Please rewrite the stretch of data from the line containing "Given the image, does" through the end of the data as a Markdown table with columns Row and Text, numbering each line and leaving out blank lines and pictures.

++++ Provided information ++++

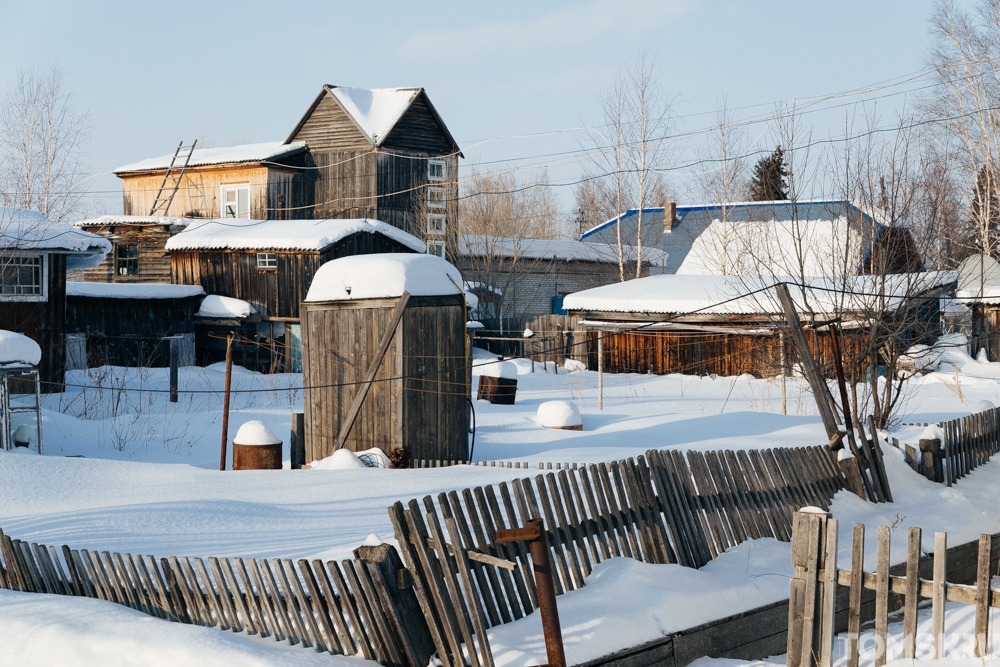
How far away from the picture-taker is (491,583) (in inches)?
234

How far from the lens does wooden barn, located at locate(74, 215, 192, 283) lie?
106ft

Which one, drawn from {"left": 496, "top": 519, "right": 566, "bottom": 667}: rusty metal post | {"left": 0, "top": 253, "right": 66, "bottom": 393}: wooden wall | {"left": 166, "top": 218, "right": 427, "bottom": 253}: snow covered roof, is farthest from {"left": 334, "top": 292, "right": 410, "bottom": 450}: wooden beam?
{"left": 166, "top": 218, "right": 427, "bottom": 253}: snow covered roof

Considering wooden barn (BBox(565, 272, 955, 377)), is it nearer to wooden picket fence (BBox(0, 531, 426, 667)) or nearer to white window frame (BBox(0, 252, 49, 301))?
white window frame (BBox(0, 252, 49, 301))

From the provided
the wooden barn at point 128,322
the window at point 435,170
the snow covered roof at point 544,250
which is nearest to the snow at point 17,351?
the wooden barn at point 128,322

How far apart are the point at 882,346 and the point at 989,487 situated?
3.02m

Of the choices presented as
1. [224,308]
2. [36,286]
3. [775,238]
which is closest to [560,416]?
[775,238]

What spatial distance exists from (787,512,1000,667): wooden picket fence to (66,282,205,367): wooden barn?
77.9 feet

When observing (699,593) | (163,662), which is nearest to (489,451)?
(699,593)

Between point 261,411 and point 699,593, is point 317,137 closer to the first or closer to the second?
point 261,411

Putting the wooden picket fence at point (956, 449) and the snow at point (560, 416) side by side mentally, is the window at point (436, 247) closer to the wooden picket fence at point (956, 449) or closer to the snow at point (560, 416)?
the snow at point (560, 416)

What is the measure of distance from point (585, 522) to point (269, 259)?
24.6 metres

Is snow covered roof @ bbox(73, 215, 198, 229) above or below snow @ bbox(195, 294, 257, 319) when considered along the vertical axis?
above

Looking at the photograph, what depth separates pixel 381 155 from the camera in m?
35.0

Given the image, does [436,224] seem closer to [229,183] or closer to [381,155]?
[381,155]
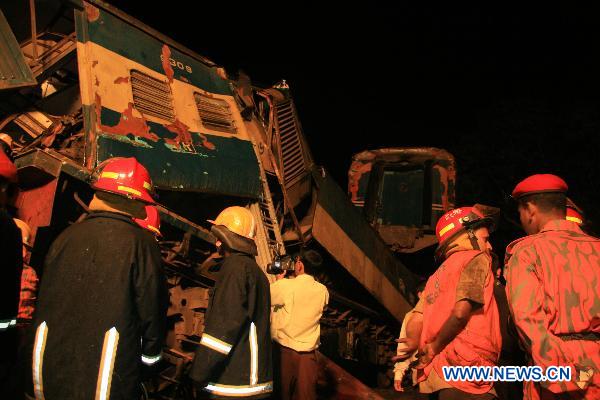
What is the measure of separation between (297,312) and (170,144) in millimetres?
2046

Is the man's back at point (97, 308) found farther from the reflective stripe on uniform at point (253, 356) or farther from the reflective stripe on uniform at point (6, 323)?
the reflective stripe on uniform at point (253, 356)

++++

Response to the task:
| Row | Text |
|---|---|
| 1 | Given the image, does [436,224] seem closer to [229,183] or closer to [381,155]? |
| 2 | [381,155] |
| 3 | What is the measure of separation between (297,312) and (170,144) in millimetres? |
| 4 | 2046 |
| 5 | Is the man's back at point (97, 308) found farther from the reflective stripe on uniform at point (253, 356) or farther from the reflective stripe on uniform at point (6, 323)? |
| 6 | the reflective stripe on uniform at point (253, 356) |